Sunday, May 24, 2009

To Answer your Question

I am so ready to be done with this school year. My students are driving me absolutely crazy. And from the looks of it, I'm driving them crazy too. The freshmen are especially displeased that unlike their past nine years of schooling, this one will not conclude the year with parties and field trips, but with exams. Welcome to high school! I think we all agree that summer is long overdue and are unsure how to get through the next three weeks (seriously, there are THREE more weeks?!) without killing each other.

My personal coping strategies revolve around revised classroom management strategies. After about 32 weeks of resisting temptation, I finally sprayed a girl with my overhead projector spray bottle when she wouldn't stop talking. When kids say something obnoxious or stupid (yes, there are stupid questions and stupid answers) I've been responding with complete and full-on sarcasm. Did you miss anything when you were absent? Nope; we canceled class when we realized you were gone. Oh, you don't like it when you have to graph? Well I don't like it when you whine, so I guess neither of us gets what we want today.

Then I realized that I might be slipping away from funny-sarcastic to just-plain-mean-sarcastic. I had to think of a new way to let kids know how ridiculous their complaining is, but in a less abrasive way. And what is the least abrasive thing I can tell them? How much I love them. So that is my new response to everything.

"Why do we have homework?" "Because I love you."
"Why are you giving us hard problems?" "It's because I love you."
"Can we just do nothing today?" "I love you too much to let that happen."
"I hate math." "That's too bad because math loves you."

They're not giving me a lot of reasons to love them these days, so I have to take every possible opportunity to remind them--and myself--that the love is still there.

Tuesday, May 12, 2009

Living Well

What would happen if you took a whole bunch of factors that I don't care about and used those factors to rank the top towns/cities in the United States? Well, according to Forbes magazine, you would find that my current location comes in at #10.

http://www.forbes.com/2009/05/04/towns-cities-real-estate-lifestyle-real-estate-top-towns_slide_17.html?thisSpeed=15000

Turns out Sarah and I made a good decision to move here if we want to "live well." Indeed I thank my lucky stars on a daily basis that Visa International and Sony Computer Entertainment America are right in our backyard (or at least I will begin to be thankful for this now that I actually know about it). And now I know that the reason I always feel so inventive when I'm home is that Foster City is in the top five for patents per capita. Score! Unfortunately, I don't quite meet the Foster City "live well" criteria that put us on the list in the first place, given that I don't even make half of the median income.
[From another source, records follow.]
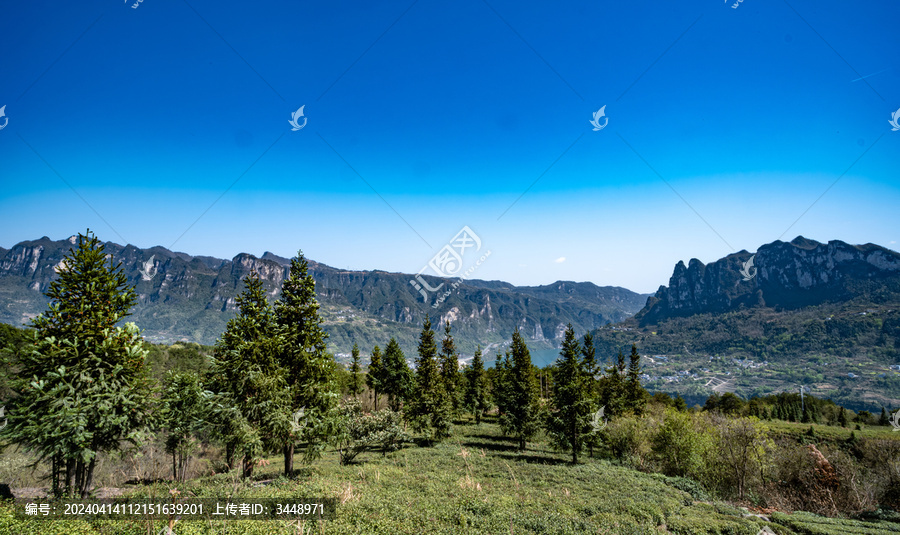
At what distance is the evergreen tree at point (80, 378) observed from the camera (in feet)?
45.4

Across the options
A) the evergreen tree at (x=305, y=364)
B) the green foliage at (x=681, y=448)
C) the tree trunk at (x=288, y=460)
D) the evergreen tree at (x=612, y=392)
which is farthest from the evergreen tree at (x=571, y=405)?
the tree trunk at (x=288, y=460)

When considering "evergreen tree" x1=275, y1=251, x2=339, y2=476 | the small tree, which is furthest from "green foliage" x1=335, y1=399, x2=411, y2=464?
the small tree

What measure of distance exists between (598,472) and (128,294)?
3568 cm

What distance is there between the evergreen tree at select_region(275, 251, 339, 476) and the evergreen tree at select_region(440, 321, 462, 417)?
3097cm

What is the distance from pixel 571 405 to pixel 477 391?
89.4 ft

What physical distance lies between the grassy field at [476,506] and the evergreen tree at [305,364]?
89.0 inches

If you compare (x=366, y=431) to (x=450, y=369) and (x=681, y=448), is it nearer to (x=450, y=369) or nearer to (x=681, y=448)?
(x=681, y=448)

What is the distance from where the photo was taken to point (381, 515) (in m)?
13.4

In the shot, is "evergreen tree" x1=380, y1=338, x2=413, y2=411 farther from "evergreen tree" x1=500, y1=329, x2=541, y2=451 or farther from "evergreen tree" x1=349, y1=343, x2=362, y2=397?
"evergreen tree" x1=500, y1=329, x2=541, y2=451

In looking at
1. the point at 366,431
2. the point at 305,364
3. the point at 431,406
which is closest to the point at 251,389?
the point at 305,364

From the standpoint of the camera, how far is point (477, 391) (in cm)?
6178

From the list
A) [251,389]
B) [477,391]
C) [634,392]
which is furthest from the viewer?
[477,391]

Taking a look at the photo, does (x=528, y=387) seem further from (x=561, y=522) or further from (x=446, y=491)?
(x=561, y=522)

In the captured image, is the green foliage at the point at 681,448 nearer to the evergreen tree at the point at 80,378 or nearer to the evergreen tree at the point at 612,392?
the evergreen tree at the point at 612,392
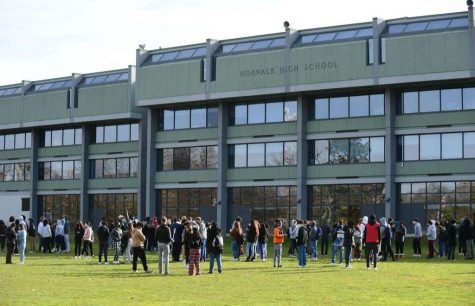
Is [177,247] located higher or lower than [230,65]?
lower

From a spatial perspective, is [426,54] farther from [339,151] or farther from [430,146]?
[339,151]

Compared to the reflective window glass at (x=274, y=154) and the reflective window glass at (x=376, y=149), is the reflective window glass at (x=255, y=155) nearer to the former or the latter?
the reflective window glass at (x=274, y=154)

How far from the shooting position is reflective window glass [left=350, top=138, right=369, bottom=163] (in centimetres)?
6031

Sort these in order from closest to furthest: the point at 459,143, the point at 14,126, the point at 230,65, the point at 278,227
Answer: the point at 278,227, the point at 459,143, the point at 230,65, the point at 14,126

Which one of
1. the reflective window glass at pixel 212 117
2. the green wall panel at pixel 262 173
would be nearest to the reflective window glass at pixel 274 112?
the green wall panel at pixel 262 173

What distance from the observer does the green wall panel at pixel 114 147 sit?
74.3 meters

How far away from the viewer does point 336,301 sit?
20.6 meters

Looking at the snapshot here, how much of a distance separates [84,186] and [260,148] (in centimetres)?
1874

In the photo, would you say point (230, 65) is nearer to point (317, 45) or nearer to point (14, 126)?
point (317, 45)

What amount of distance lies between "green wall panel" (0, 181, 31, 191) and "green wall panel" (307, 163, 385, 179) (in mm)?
31165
Maybe because I haven't come up with that patent yet.

I do have to take issue with Forbes' assessment that the City "offers few restaurants or cultural institutions." If Rickshaw Corner, the "Chinese" place down the street doesn't fit both those criteria, I don't know what does. Take that, Boulder.

Thursday, May 07, 2009

Singing a New Tune

I happened to have observers in my classroom today as we were doing a review activity for our quadratics unit and one asked me whether I'd taught them a quadratic formula song. Obviously that was the only way I know how to teach it (this year my 4th block was even treated to an R&B remix courtesy of another math teacher).

Then the observer had a brilliant suggestion. He noticed the Michigan shirt I was wearing and asked if I'd taught the QF to the tune of the Michigan fight song. How did I not think of that earlier? Indoctrinate my students into math AND blind athletic fanaticism at the same time? This is definitely happening next year.

X equals opposite b (Hail to the victors valiant!)
Then plus or minus square root (Hail to the conquering heroes!)
B squared (Hail!) minus (Hail!) four A-C (to Michigan)
Allll over two (the champions of) A (the west!)

On the other hand, I actually do want to raise little wolverine fans, so I'm not sure I want them to associate something so completely un-fun as the quadratic formula with something so awesome as U of M. I can only imagine some poor student attending a Umich sporting event--or enrolling in school there--and spending the entire time with the quadratic formula running through her head. It would ruin football season in a way that I don't want to be held responsible for.